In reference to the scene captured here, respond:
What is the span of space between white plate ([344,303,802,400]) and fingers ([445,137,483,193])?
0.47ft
= = = =
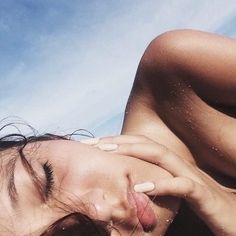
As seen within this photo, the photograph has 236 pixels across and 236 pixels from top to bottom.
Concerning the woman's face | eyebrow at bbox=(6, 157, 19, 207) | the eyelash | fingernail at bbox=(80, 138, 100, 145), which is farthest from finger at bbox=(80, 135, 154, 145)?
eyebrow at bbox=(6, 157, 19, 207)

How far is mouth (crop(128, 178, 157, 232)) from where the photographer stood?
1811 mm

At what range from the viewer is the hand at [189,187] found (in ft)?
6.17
= = = =
### TASK GOAL
Tally the lines in the listing above that contain the string "eyebrow", counting only matches with the same case. How many are there? Answer with the number alone.

### FULL OUTPUT
2